One photographer’s personal journey across Africa

The panAFRICA project

March 13 – April 16, 2017

Gallery at the School of Design

 Mount Ida College, Newton, MA

Lou Jones’ decade-long journey to discover the real Africa will change the way you think. Jones will sit down with Barry Gaither, Adjunct Curator for African American Art at the MFA to tell tales of his journeys, with stories as powerful as his photos. Jim Fitts, co-curator of the show will moderate the discussion.
About the Show:

The panAFRICAproject exhibition presents a vision of Africa that you will rarely, if ever, encounter. It is the result of world-renowned photographer Lou Jones’ ten year journey photographing Africa from his uniquely personal perspective.
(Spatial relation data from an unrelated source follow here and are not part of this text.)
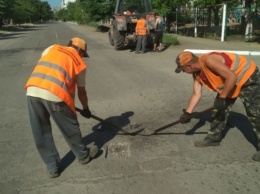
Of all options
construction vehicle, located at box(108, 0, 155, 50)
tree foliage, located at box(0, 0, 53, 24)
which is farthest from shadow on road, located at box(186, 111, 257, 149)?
tree foliage, located at box(0, 0, 53, 24)

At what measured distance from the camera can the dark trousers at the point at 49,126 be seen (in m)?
3.29

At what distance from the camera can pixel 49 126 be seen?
3.51 meters

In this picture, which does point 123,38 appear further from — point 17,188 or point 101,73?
point 17,188

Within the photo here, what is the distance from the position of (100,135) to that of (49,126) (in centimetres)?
134

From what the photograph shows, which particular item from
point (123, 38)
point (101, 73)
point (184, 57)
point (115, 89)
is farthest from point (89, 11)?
point (184, 57)

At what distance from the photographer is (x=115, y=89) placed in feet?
24.6

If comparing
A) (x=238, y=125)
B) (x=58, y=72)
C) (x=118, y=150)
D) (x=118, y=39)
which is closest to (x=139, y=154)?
(x=118, y=150)

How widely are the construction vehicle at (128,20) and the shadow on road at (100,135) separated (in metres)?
9.15

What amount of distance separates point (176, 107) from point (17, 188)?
3.35 m

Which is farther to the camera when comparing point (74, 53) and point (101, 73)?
point (101, 73)

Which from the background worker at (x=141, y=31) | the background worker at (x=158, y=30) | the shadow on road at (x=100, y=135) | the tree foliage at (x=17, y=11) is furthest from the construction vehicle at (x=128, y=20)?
the tree foliage at (x=17, y=11)

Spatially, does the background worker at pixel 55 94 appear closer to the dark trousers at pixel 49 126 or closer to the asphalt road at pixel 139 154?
the dark trousers at pixel 49 126

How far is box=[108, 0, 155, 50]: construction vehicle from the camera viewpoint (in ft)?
46.4

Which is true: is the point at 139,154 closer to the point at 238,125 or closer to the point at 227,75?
the point at 227,75
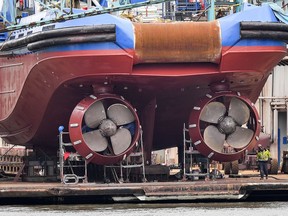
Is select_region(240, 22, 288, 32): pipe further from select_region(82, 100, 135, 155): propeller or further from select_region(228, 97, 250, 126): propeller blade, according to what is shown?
select_region(82, 100, 135, 155): propeller

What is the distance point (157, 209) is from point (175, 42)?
4841mm

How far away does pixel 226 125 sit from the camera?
28.3 m

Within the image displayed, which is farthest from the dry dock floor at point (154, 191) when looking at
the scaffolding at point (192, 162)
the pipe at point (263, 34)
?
the pipe at point (263, 34)

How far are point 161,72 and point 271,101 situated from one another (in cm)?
1550

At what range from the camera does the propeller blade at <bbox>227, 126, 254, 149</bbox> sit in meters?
28.6

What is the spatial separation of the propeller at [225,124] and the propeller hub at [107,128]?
246cm

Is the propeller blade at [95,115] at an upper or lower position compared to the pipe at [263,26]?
lower

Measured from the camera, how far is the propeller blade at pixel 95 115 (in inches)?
1098

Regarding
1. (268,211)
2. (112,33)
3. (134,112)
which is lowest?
(268,211)

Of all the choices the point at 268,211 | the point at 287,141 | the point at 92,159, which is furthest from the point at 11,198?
the point at 287,141

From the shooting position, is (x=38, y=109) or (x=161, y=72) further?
(x=38, y=109)

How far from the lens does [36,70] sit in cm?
2869

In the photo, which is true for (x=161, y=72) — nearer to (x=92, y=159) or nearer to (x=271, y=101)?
(x=92, y=159)

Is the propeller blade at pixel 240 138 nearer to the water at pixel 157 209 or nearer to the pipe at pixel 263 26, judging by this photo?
→ the pipe at pixel 263 26
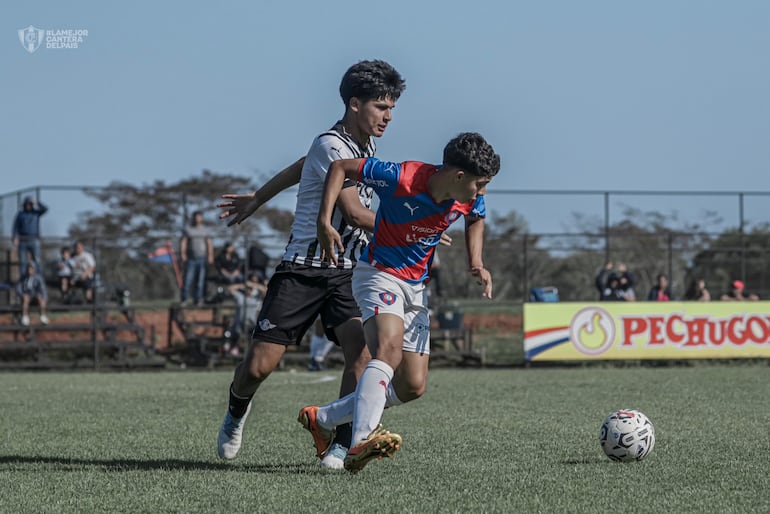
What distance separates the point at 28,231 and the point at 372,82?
1812 cm

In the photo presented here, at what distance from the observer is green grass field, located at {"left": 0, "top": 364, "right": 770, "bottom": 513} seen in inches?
201

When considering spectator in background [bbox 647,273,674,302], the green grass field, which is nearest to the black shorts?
the green grass field

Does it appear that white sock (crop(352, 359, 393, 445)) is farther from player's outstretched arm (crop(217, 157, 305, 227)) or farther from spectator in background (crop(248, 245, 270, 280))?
spectator in background (crop(248, 245, 270, 280))

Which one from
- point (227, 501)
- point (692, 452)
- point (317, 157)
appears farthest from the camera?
point (692, 452)

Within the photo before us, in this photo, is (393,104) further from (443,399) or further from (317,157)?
(443,399)

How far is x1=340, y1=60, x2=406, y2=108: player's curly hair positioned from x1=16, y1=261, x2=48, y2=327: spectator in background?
55.9 ft

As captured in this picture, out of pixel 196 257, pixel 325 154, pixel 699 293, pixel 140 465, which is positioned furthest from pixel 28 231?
pixel 325 154

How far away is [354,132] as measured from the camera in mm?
6348

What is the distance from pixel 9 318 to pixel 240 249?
4.87m

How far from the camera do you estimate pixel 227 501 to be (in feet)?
16.7

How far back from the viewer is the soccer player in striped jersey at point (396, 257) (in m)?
5.66

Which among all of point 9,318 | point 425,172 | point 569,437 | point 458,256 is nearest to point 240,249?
point 9,318

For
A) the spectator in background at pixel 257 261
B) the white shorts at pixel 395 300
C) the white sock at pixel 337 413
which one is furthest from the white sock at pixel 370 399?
the spectator in background at pixel 257 261

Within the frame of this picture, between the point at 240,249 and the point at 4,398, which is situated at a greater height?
the point at 240,249
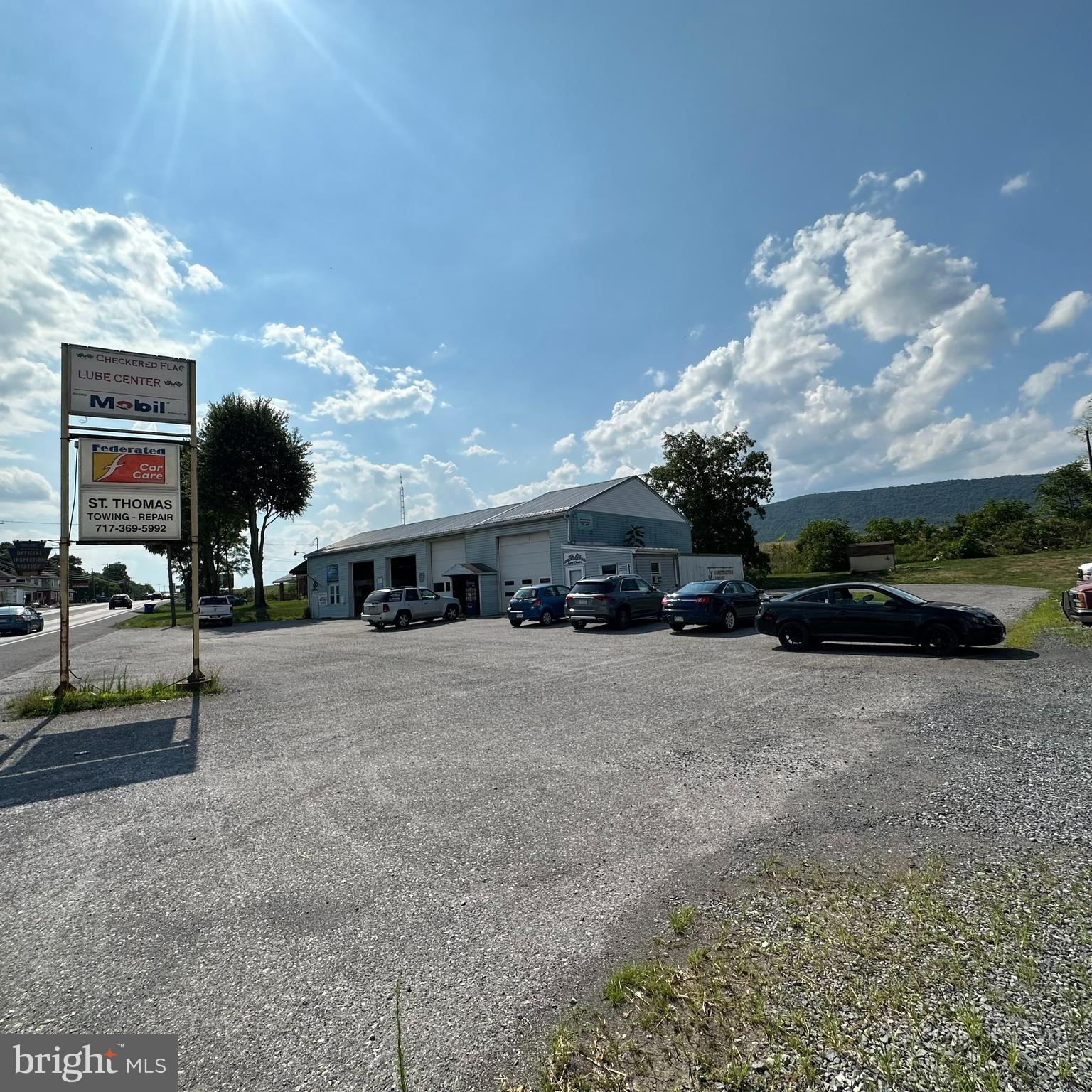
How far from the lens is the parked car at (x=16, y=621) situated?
2888 cm

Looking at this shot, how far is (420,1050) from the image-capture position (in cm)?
205

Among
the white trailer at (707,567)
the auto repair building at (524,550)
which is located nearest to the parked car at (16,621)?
the auto repair building at (524,550)

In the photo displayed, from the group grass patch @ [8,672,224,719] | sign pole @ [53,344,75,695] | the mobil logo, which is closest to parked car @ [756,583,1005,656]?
grass patch @ [8,672,224,719]

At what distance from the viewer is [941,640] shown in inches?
418

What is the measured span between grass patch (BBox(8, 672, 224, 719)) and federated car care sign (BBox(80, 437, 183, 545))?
2.48m

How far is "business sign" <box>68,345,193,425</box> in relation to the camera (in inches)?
384

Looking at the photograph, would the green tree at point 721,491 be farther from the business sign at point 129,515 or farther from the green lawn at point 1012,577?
the business sign at point 129,515

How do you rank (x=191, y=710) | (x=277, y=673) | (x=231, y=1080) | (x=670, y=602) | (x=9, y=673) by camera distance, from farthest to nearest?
(x=670, y=602) < (x=9, y=673) < (x=277, y=673) < (x=191, y=710) < (x=231, y=1080)

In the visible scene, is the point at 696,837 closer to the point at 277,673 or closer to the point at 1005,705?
the point at 1005,705

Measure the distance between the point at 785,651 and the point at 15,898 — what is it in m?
11.8

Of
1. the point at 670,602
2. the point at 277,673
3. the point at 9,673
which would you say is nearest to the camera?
the point at 277,673

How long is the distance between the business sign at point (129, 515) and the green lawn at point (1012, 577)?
53.3ft

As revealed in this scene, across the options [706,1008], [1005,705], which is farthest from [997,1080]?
[1005,705]

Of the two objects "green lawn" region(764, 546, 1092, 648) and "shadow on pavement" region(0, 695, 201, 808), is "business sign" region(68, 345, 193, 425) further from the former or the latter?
"green lawn" region(764, 546, 1092, 648)
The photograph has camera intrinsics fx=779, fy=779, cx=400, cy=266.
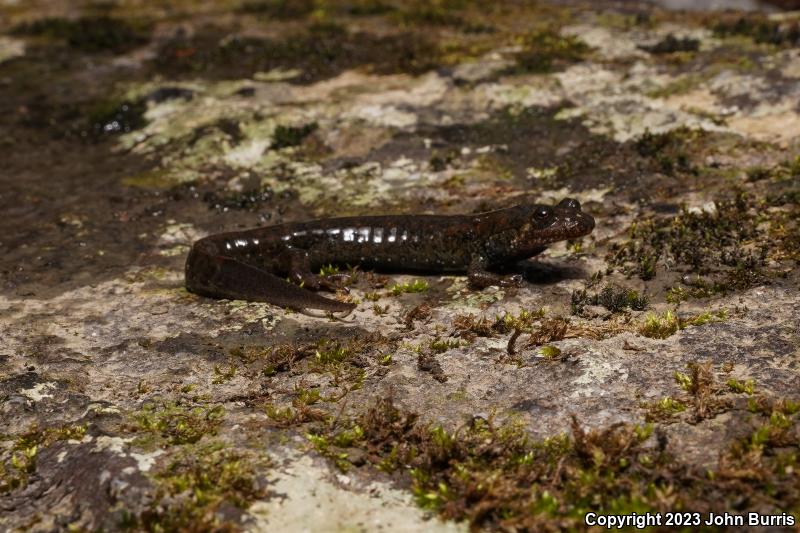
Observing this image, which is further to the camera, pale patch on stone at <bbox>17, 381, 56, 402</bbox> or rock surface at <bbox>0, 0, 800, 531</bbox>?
pale patch on stone at <bbox>17, 381, 56, 402</bbox>

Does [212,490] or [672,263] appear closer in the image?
[212,490]

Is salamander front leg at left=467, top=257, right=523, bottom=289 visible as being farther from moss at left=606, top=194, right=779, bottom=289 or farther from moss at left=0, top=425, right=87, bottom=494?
moss at left=0, top=425, right=87, bottom=494

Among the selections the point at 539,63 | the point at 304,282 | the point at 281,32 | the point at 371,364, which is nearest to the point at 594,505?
the point at 371,364

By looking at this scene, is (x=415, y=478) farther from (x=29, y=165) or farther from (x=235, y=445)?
(x=29, y=165)

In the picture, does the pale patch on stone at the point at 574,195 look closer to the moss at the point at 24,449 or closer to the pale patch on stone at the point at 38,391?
the pale patch on stone at the point at 38,391

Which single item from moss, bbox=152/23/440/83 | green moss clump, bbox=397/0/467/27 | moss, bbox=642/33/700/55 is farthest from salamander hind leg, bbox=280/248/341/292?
green moss clump, bbox=397/0/467/27

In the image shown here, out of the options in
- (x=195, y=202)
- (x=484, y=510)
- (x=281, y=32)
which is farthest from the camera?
(x=281, y=32)
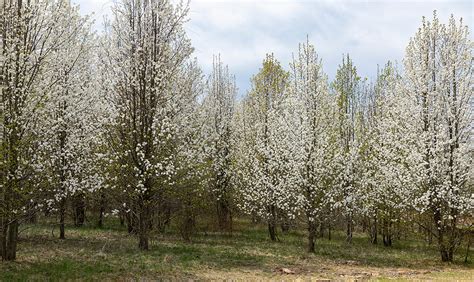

The exhibition, featuring over 100 full-color, larger-than-life images, showcases Jones’ photographic campaign to create a contemporary, visual portrait of modern Africa. By enlisting input from local leaders, knowledgeable natives, and the working citizenry, Jones has sought out the characteristics that make each country, region, community, and tribe unique.

“The spectacular and moving photographs allow visitors to engage in a dialogue that will challenge current notions of contemporary Africa’s socio-economic culture and economy,” says Alison Poor-Donahue, co-curator of the show and Chair of Mount Ida’s Design & Digital Media department.

“The panAFRICAproject will establish a repository of images that represents each of 54 individual countries devoid of the preconceived, western notions of distress: conflict, pestilence and poverty, i.e. violence tourism” says Jones.  “We are accurately documenting the highlights and inner workings of the most progressive twenty-first century continent.”
“This is an incredible body of work,” says Jim Fitts, co-curator and Assistant Professor. “Each of Jones’ images is stunning in its own right, but the juxtapositions of the Masai warriors and outdoor markets against the gleam of the most modern infrastructure belies what we have been shown to be the ‘real Africa’.”

 

About Lou Jones

Lou Jones’ eclectic career has evolved from commercial to the personal. It has spanned every format, film type, artistic movement and technological change.  He maintains a studio in Boston, Massachusetts and has photographed for Fortune 500 corporations, international companies and local small businesses including Federal Express, Nike and the Barr Foundation; completed assignments for magazines and publishers all over the world such as Time/Life, National Geographic and Paris Match; initiated long term projects on the civil wars in Central America, death row, Olympics Games and pregnancy; and published multiple books.

For his photography, Jones has been awarded many accolades from organizations like Communication Arts Magazine, Art Directors Club of Boston, Travel Photographer of the Year and International Photographic Council (United Nations). Nikon recognizes Jones as a “Legend Behind the Lens” and Lowepro has honored him as a “Champion”.

Jones has exhibited his eclectic imagery in colleges and schools such as Trinity College, Texas Tech University and New England College, and in collections at the Smithsonian Institution, DeCordova Museum and the African American Museum in Philadelphia. His photography is owned by various collections including the Fogg Museum, Wellesley College and the University of Texas.

In addition, Jones lectures and teaches workshops all over the world, including at the PhotoPlus Expo in New York City, the Ford Hall Forum at Suffolk University, New England Camera Club Council’s annual conference, and Estúdio Brazil in Sao Paulo, Brazil.  

The first book Jones published, Final Exposure: Portraits from Death Row, earned Jones the Ehrmann Award from Massachusetts Citizens against the Death Penalty. Since then, he has published numerous other books including Travel+Photography: Off the Charts and Speedlights and Speedlites: Creative Flash Photography at Lightspeed.